Sugarkane Posted May 5, 2011 Posted May 5, 2011 In my experience, this excludes if they had to dump the person, coz the dumpee was cheating, abusive etc. Most dumpers though never seem to learn anything out of the breakup. They usually have someone else shortly after the breakup or left the dumpee for someone else. They usually don't waste any time. They blame EVERYTHING on the dumpee and act the victim. they even string the dumpee along and use them for sex. The dumpee goes through the grieving process and seems to actually at least try and learn something from it. They try and become a better person. E.g A friend of my mine, his ex wife cheated on him and left him for someone else. My friend has a child with her and was completely devasted. She is still with the guy she left my friend for. My friend found out that she has done this repeatidly through her life. This is also how he met her. She was in a relationship with someone and then she cheated on the guy before. And then left and began a relationship with this friend of mine. This ex wife isn't young, she's probably in her forties. She'll probably cheat on her current partner too. I'd be surprised if she didn't. I'm yet to find a dumper [in most cases] that has actually become a better person/ tried to learn anything.

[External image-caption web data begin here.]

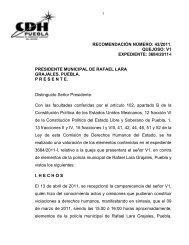 3684/2011-i presidente municipal de rafael lara grajales, puebla. pre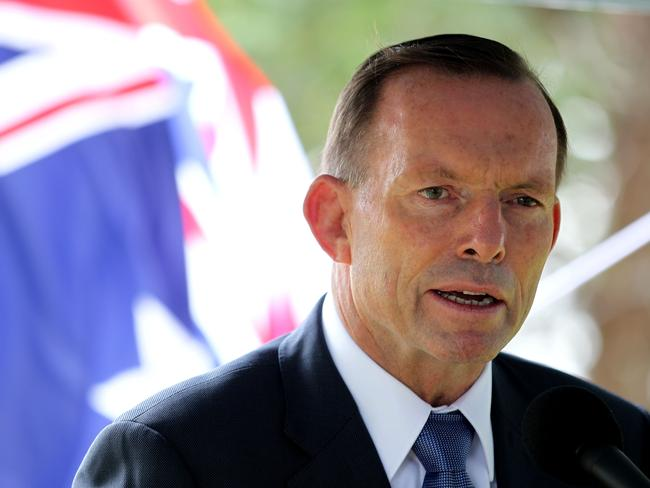 Fighting words ... Tony Abbott has reminded Indonesia about Australia's help after the Tsunami. Picture: Chris McCormack.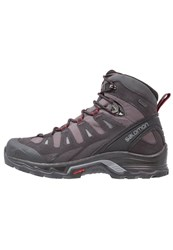 Salomon Quest Prime Gtx Walking Boots Magnet Black Red Dalhia Dark Grey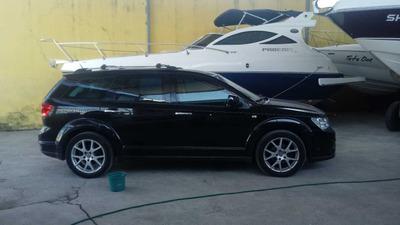 Dodge Journey 3.6 R/t 5p Blindado Mf4 Aceito Oferta E Troca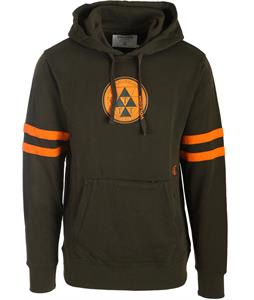 Volcom Faded DWR Hoodie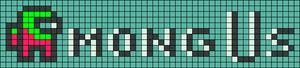 Alpha pattern #54308 variation #102491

turokturok5 Posted May 5, 2011 Posted May 5, 2011 mm idk, my ex told me when she was dumping me "i've learnt that i need to be there more often" by that i take it she meant - be there to support/spend time with her boyfriend more often. i have no idea why this was part of her break-up speech though, why did i need to know that she realised that she wasn't there for me enough, but she was definately going to put more effort into her next relationship.
Popondetta Posted May 5, 2011 Posted May 5, 2011 mm idk, my ex told me when she was dumping me "i've learnt that i need to be there more often" by that i take it she meant - be there to support/spend time with her boyfriend more often. i have no idea why this was part of her break-up speech though, why did i need to know that she realised that she wasn't there for me enough, but she was definately going to put more effort into her next relationship. Ugh! That sucks!!! It's very selfish of her to tell you that!!! I really hope they DONT change! I'd like my ex to ruin every single future relationship like he ruined ours with his smoking pot and commitment issues.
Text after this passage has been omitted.